田渕 松江は「雅(みやび)」があります。それを今まで外にアピールしてきていないんですよね。上定市長は外から松江を見た経験を基に、松江のすばらしさに気づいたということですね。

市長 本市が2月に策定した観光戦略プランでは、そのコンセプト「Authentic Japan “MATSUE”」ホンモノの日本があるまち松江としました。確かにシンガポールや米国で暮らしたからこそ松江の魅力が世界に誇れるものだと確信しました。それを市民の皆さんと共有し、海外にも発信していきたいですね。
 

小泉八雲旧居に隣接する小泉八雲記念館(松江市奥谷町)
 

「ヘルンとセツ」新時代の道標に


田渕 私も23歳でドイツに留学し、外から日本を見ました。この経験がなければ、日本のことはわからなかったと思います。それから、日本の感覚、すばらしさをどう表現するかに心を砕いてきました。
 
 私にとってのテーマは日本と女性です。ずっと日本をどう描くか、日本とは何かという思いをもって作品を手掛けてきました。今回はそのひな形として「ヘルンとセツ」という作品で世に問いました。

市長 海外では率直な物言いをしますが、山陰独特のほのめかす文化や行間を読む所作は奥ゆかしく上品です。一方で、時として外交的になって自慢したり挑戦することも必要です。

 本市が現在取り組んでいる「MATSUE起業エコシステム」は、産官学金の連携で新しいビジネスモデルを生み出す仕組みをつくるもので、松江でチャレンジできる環境を整えます。

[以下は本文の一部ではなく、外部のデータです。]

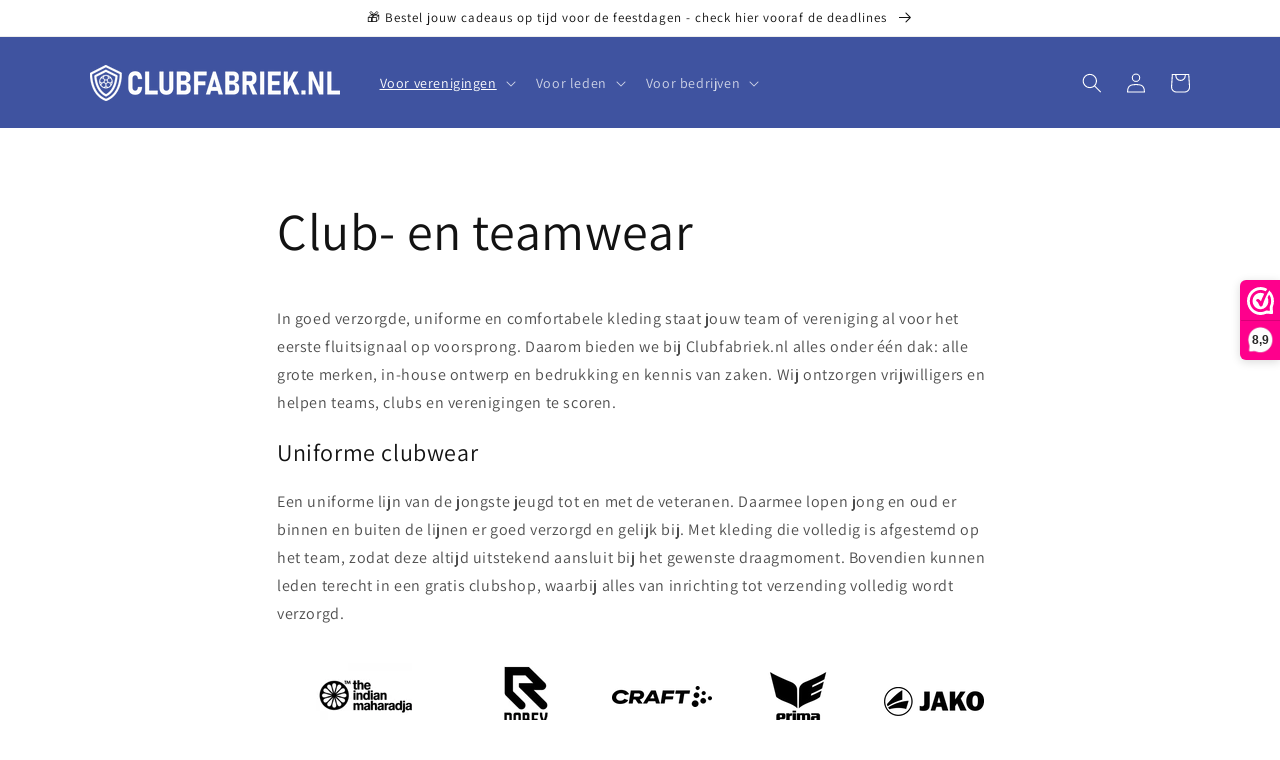

--- FILE ---
content_type: text/css
request_url: https://www.clubfabriek.nl/cdn/shop/t/11/assets/ultimate-space.css?v=58347727059344225781676646925
body_size: -739
content:
.ultimate-space{display:block}


--- FILE ---
content_type: text/plain; charset=utf-8
request_url: https://www.clubfabriek.nl/apps/locksmith/ping?
body_size: -407
content:
{"cart":":94b45cd8d7b9","messages":[]}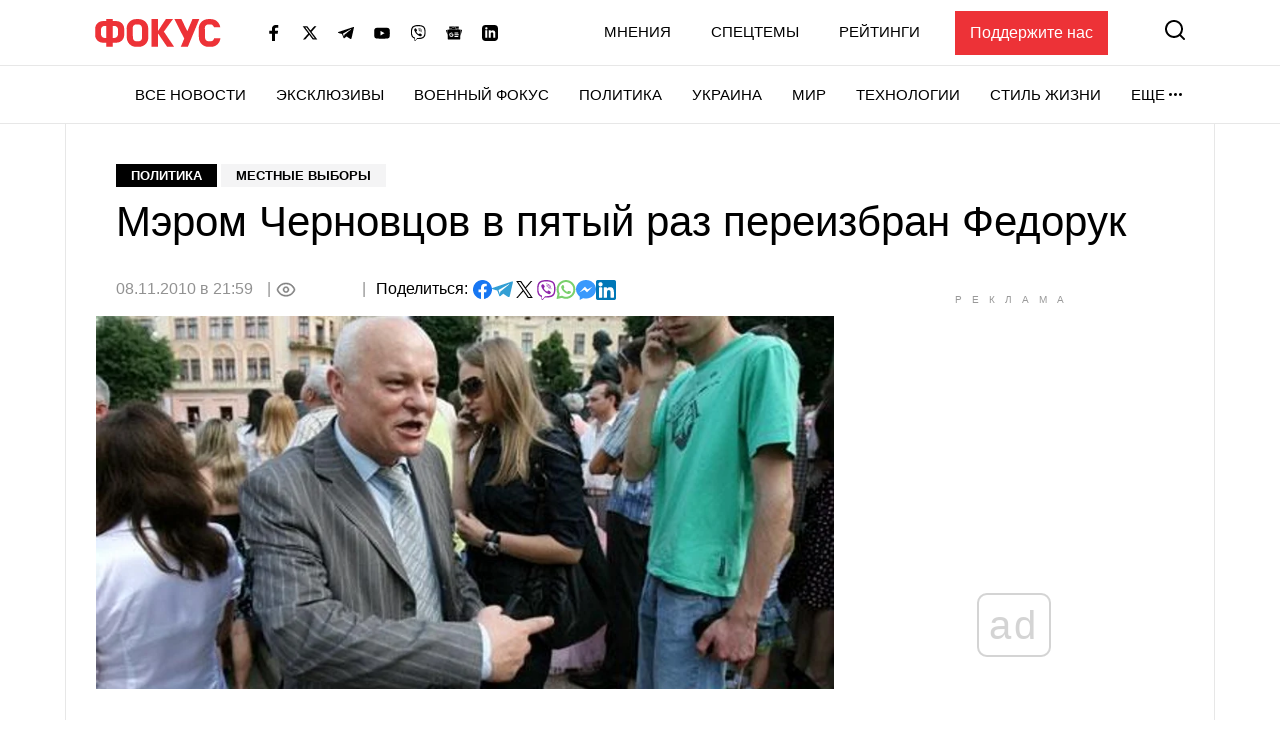

--- FILE ---
content_type: text/html; charset=utf-8
request_url: https://www.google.com/recaptcha/api2/aframe
body_size: 267
content:
<!DOCTYPE HTML><html><head><meta http-equiv="content-type" content="text/html; charset=UTF-8"></head><body><script nonce="osXA0-j38klLsgCUPTxTyA">/** Anti-fraud and anti-abuse applications only. See google.com/recaptcha */ try{var clients={'sodar':'https://pagead2.googlesyndication.com/pagead/sodar?'};window.addEventListener("message",function(a){try{if(a.source===window.parent){var b=JSON.parse(a.data);var c=clients[b['id']];if(c){var d=document.createElement('img');d.src=c+b['params']+'&rc='+(localStorage.getItem("rc::a")?sessionStorage.getItem("rc::b"):"");window.document.body.appendChild(d);sessionStorage.setItem("rc::e",parseInt(sessionStorage.getItem("rc::e")||0)+1);localStorage.setItem("rc::h",'1766511745345');}}}catch(b){}});window.parent.postMessage("_grecaptcha_ready", "*");}catch(b){}</script></body></html>

--- FILE ---
content_type: application/javascript; charset=utf-8
request_url: https://fundingchoicesmessages.google.com/f/AGSKWxUKyD3LwqxQ0C4-1wN3dGJYWVIbMA6ohh7aZaC0WLtxmP9ZJVHrSCiKzS8MSnmBKA0NEdvqbfESWqPs_zwSD-3TxTJnOm5oSVdKE9wToaWMUyeLv0bmHx1gf2MdH2I-Df1k8EFqF39GjmcilbwCj9GWPoe-zj8QSFEgrbd4mwU8i2tNbBkc_wlQwt5q/_/admetamatch?/ads.aspx/ad-strip.-feed-ads.?adsdata=
body_size: -1289
content:
window['4e26386f-8ff2-4002-99cf-451552e48da5'] = true;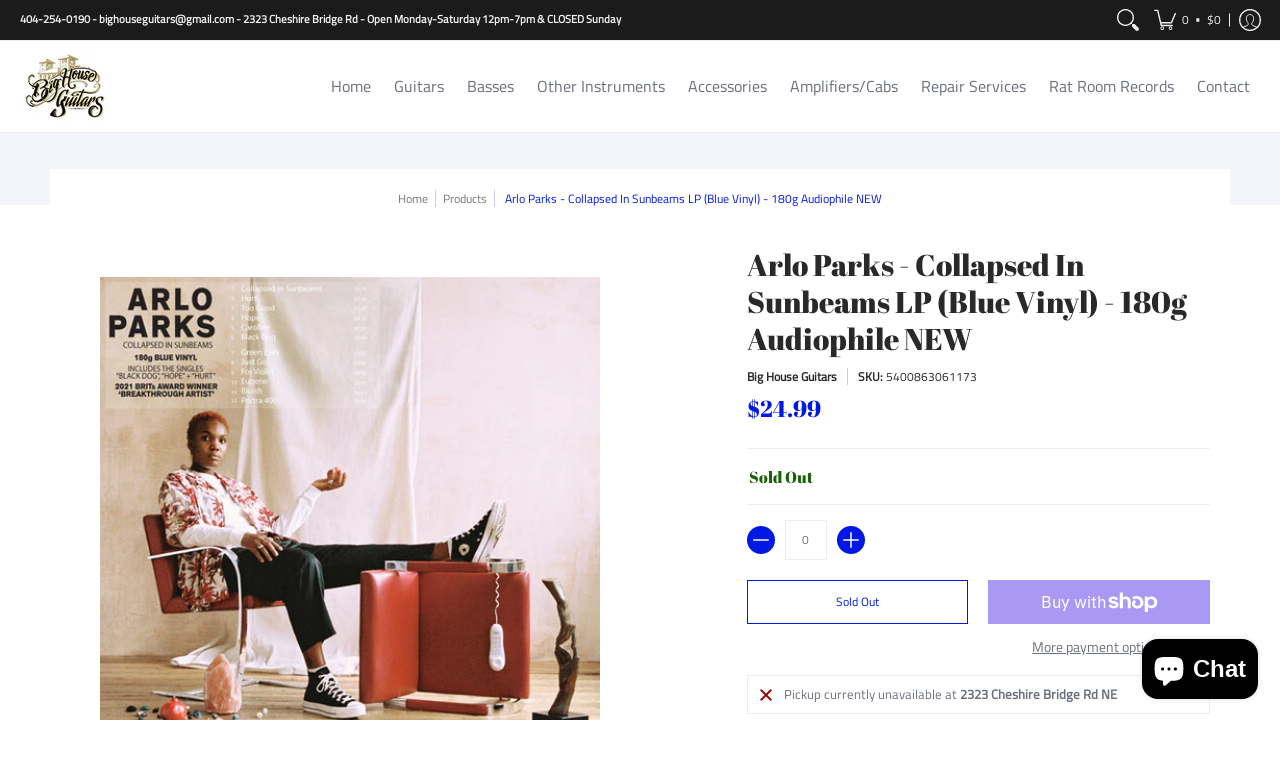

--- FILE ---
content_type: text/html; charset=utf-8
request_url: https://bighouseguitars.com//variants/43044454957286/?section_id=store-availability
body_size: 374
content:
<div id="shopify-section-store-availability" class="shopify-section"><div class="store-availability-container bottompad-quarter"
     data-section-id="store-availability"
     data-section-type="store_availability">
  
  <div class="store-availability-information table">
    <div class="table-cell top"><span class="icon icon-times">
  <svg height="16" width="16" viewBox="0 0 24 24" aria-hidden="true" focusable="false" role="presentation" xmlns="http://www.w3.org/2000/svg" version="1.1" xmlns:xlink="http://www.w3.org/1999/xlink" xmlns:svgjs="http://svgjs.com/svgjs"><g><path d="M 5 5 L 19 19" fill="none" stroke="#990000" stroke-linecap="round" stroke-linejoin="round" stroke-width="3px"/><path d="M 19 5 L 5 19" fill="none" stroke="#990000" stroke-linecap="round" stroke-linejoin="round" stroke-width="3px"/></g></svg>
</span></div>
    <div class="store-availability-information-container table-cell top"><p class="store-availability-information__title">Pickup currently unavailable at <strong>2323 Cheshire Bridge Rd NE</strong></p></div>
  </div>

  <div id="avail" class="modal StoreAvailabilityModal" aria-hidden="true">
    <div class="modal-overlay" tabindex="-1" data-micromodal-close>
      <div class="store-availabilities-modal modal-container" role="dialog" aria-modal="true" aria-labelledby="modal" >
        <div class="modal-content">
          <div class="store-availabilities-modal__header list">
            <span class="store-availabilities-modal__product-information">
              <h2 class="store-availabilities-modal__product-title" data-store-availability-modal-product-title></h2>
              <p class="store-availabilities-modal__variant-title store-availability-small-text">Default Title</p>
            </span>
          </div>
          <div class="store-availabilities-list" role="list"><div class="store-availability-list__item list last">
              <p class="store-availability-list__location"><strong>2323 Cheshire Bridge Rd NE</strong><br/><span class="store-availability-list__stock store-availability-small-text"><span class="icon icon-times">
  <svg height="12" width="12" viewBox="0 0 24 24" aria-hidden="true" focusable="false" role="presentation" xmlns="http://www.w3.org/2000/svg" version="1.1" xmlns:xlink="http://www.w3.org/1999/xlink" xmlns:svgjs="http://svgjs.com/svgjs"><g><path d="M 5 5 L 19 19" fill="none" stroke="#990000" stroke-linecap="round" stroke-linejoin="round" stroke-width="3px"/><path d="M 19 5 L 5 19" fill="none" stroke="#990000" stroke-linecap="round" stroke-linejoin="round" stroke-width="3px"/></g></svg>
</span>Pickup currently unavailable</span></p><p>2323 Cheshire Bridge Rd NE<br>Atlanta GA 30324<br>United States</p>
<p class="store-availability-list__phone">4042540190</p></div></div>
        </div>
        <button type="button" class="modal-close" aria-label="Close pop up" data-micromodal-close></button>
      </div>
    </div>
  </div>
</div>
</div>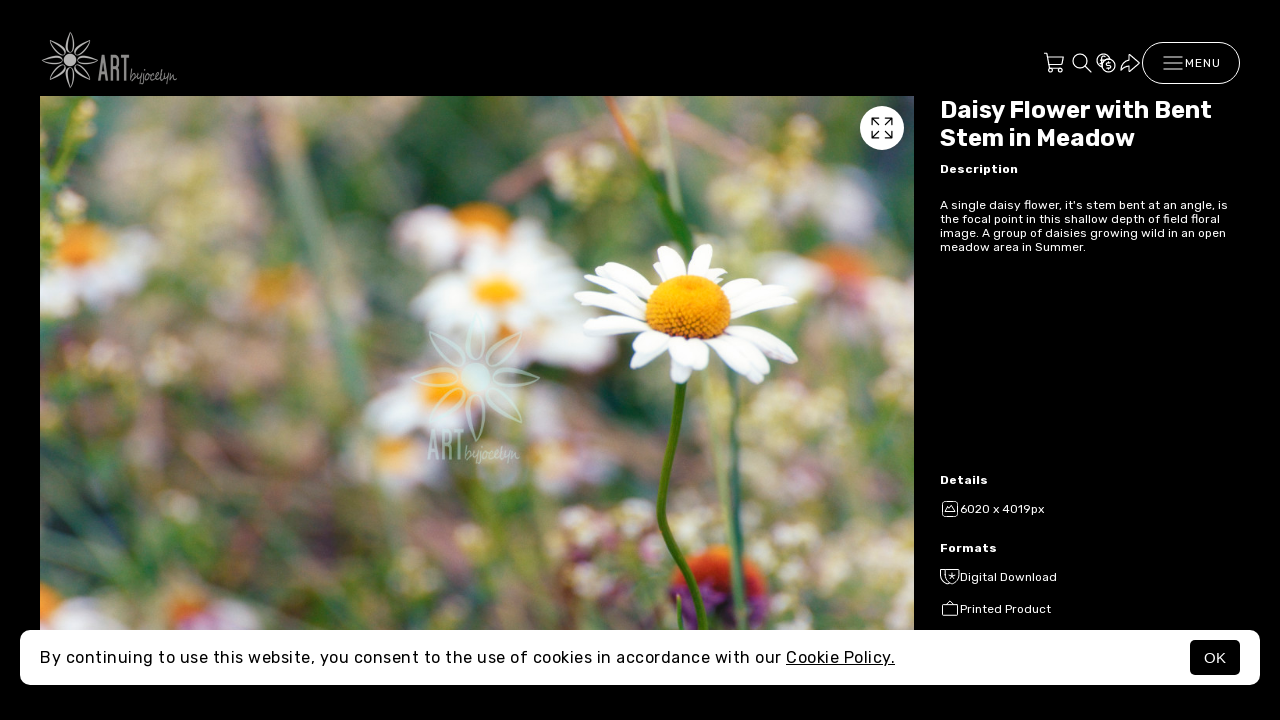

--- FILE ---
content_type: text/javascript
request_url: https://assets.picfair.com/vite/assets/redirect-BEIGVlx7.js
body_size: -684
content:
import{S as t}from"./index-CN_p0F-W.js";function i(){t.redirect=function(){window.location.replace(this.target)}}export{i as s};
//# sourceMappingURL=redirect-BEIGVlx7.js.map
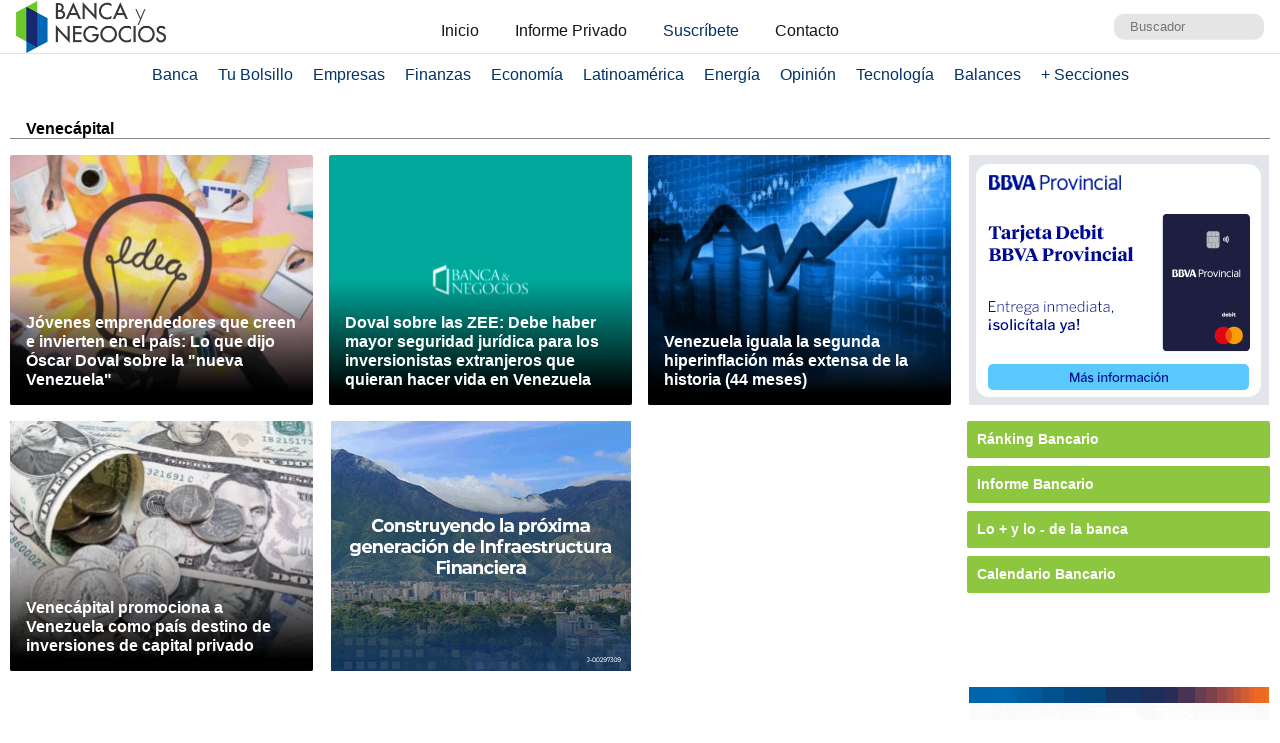

--- FILE ---
content_type: text/html; charset=UTF-8
request_url: https://www.bancaynegocios.com/get-articulos-mas-leidos/
body_size: 736
content:
<div class="list-items ">		<article>
			<header>
				<h2 class="post-title">
					<a href="https://www.bancaynegocios.com/venezuela-concreta-acuerdo-para-exportar-la-primera-molecula-de-gas-del-pais/">
						Venezuela concreta acuerdo para exportar la primera molécula de gas del país
					</a>
				</h2>
			</header>
		</article>
				<article>
			<header>
				<h2 class="post-title">
					<a href="https://www.bancaynegocios.com/vender-petroleo-venezolano-representa-una-oportunidad-para-vitol-y-trafigura-de-recuperar-mercados-importantes/">
						Vender petróleo venezolano representa una oportunidad para Vitol y Trafigura de recuperar mercados importantes
					</a>
				</h2>
			</header>
		</article>
				<article>
			<header>
				<h2 class="post-title">
					<a href="https://www.bancaynegocios.com/reuters-empresas-en-houston-y-denver-en-ee-uu-se-preparan-para-la-fiebre-del-petroleo-venezolano/">
						Reuters: Empresas en Houston y Denver en EE.UU. se preparan para la “fiebre del petróleo venezolano”
					</a>
				</h2>
			</header>
		</article>
				<article>
			<header>
				<h2 class="post-title">
					<a href="https://www.bancaynegocios.com/dato-hay-empresarios-venezolanos-interesados-en-invertir-y-traer-marcas-internacionales-al-pais/">
						#Dato: Hay empresarios venezolanos interesados en invertir y traer marcas internacionales al país
					</a>
				</h2>
			</header>
		</article>
				<article>
			<header>
				<h2 class="post-title">
					<a href="https://www.bancaynegocios.com/cuatro-bancos-mas-fueron-habilitados-para-participar-en-el-sistema-de-subasta-de-divisas/">
						Cuatro bancos más fueron habilitados para participar en el sistema de subasta de divisas
					</a>
				</h2>
			</header>
		</article>
		</div><div class="list-items hide">		<article>
			<header>
				<h2 class="post-title">
					<a href="https://www.bancaynegocios.com/venezuela-concreta-acuerdo-para-exportar-la-primera-molecula-de-gas-del-pais/">
						Venezuela concreta acuerdo para exportar la primera molécula de gas del país
					</a>
				</h2>
			</header>
		</article>
				<article>
			<header>
				<h2 class="post-title">
					<a href="https://www.bancaynegocios.com/venezuela-produce-el-100-porciento-de-la-gasolina-que-consumen-los-venezolanos-pronto-estara-en-capacidad-de-exportarla/">
						Venezuela produce el 100% de la gasolina que consumen los venezolanos: Pronto estará en capacidad de exportarla
					</a>
				</h2>
			</header>
		</article>
				<article>
			<header>
				<h2 class="post-title">
					<a href="https://www.bancaynegocios.com/delcy-rodriguez-se-reunio-con-autoridades-de-pdvsa-evaluaron-planes-para-impulsar-la-produccion-de-hidrocarburos/">
						Delcy Rodríguez se reunió con autoridades de PDVSA: Evaluaron planes para impulsar la producción de hidrocarburos
					</a>
				</h2>
			</header>
		</article>
				<article>
			<header>
				<h2 class="post-title">
					<a href="https://www.bancaynegocios.com/vender-petroleo-venezolano-representa-una-oportunidad-para-vitol-y-trafigura-de-recuperar-mercados-importantes/">
						Vender petróleo venezolano representa una oportunidad para Vitol y Trafigura de recuperar mercados importantes
					</a>
				</h2>
			</header>
		</article>
				<article>
			<header>
				<h2 class="post-title">
					<a href="https://www.bancaynegocios.com/dato-hay-empresarios-venezolanos-interesados-en-invertir-y-traer-marcas-internacionales-al-pais/">
						#Dato: Hay empresarios venezolanos interesados en invertir y traer marcas internacionales al país
					</a>
				</h2>
			</header>
		</article>
		</div><div class="list-items hide">		<article>
			<header>
				<h2 class="post-title">
					<a href="https://www.bancaynegocios.com/venezuela-concreta-acuerdo-para-exportar-la-primera-molecula-de-gas-del-pais/">
						Venezuela concreta acuerdo para exportar la primera molécula de gas del país
					</a>
				</h2>
			</header>
		</article>
				<article>
			<header>
				<h2 class="post-title">
					<a href="https://www.bancaynegocios.com/venezuela-produce-el-100-porciento-de-la-gasolina-que-consumen-los-venezolanos-pronto-estara-en-capacidad-de-exportarla/">
						Venezuela produce el 100% de la gasolina que consumen los venezolanos: Pronto estará en capacidad de exportarla
					</a>
				</h2>
			</header>
		</article>
				<article>
			<header>
				<h2 class="post-title">
					<a href="https://www.bancaynegocios.com/delcy-rodriguez-se-reunio-con-autoridades-de-pdvsa-evaluaron-planes-para-impulsar-la-produccion-de-hidrocarburos/">
						Delcy Rodríguez se reunió con autoridades de PDVSA: Evaluaron planes para impulsar la producción de hidrocarburos
					</a>
				</h2>
			</header>
		</article>
				<article>
			<header>
				<h2 class="post-title">
					<a href="https://www.bancaynegocios.com/vender-petroleo-venezolano-representa-una-oportunidad-para-vitol-y-trafigura-de-recuperar-mercados-importantes/">
						Vender petróleo venezolano representa una oportunidad para Vitol y Trafigura de recuperar mercados importantes
					</a>
				</h2>
			</header>
		</article>
				<article>
			<header>
				<h2 class="post-title">
					<a href="https://www.bancaynegocios.com/dato-hay-empresarios-venezolanos-interesados-en-invertir-y-traer-marcas-internacionales-al-pais/">
						#Dato: Hay empresarios venezolanos interesados en invertir y traer marcas internacionales al país
					</a>
				</h2>
			</header>
		</article>
		</div>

ハーンの唱えた「オープン・マインド」の精神につながる、チームワークを活かした積極的な取組みです。

田渕 「ヘルンとセツ」のドラマ化に向けても動いていきたいです。

市長 ドラマ化されれば、多くの方に松江を知ってもらう機会になります。セツという女性の生き方が私たちに勇気を与え、次の時代にどうあるべきかという示唆に富んだドラマになると期待しています。新しい時代の道標が見つかるのではないでしょうか。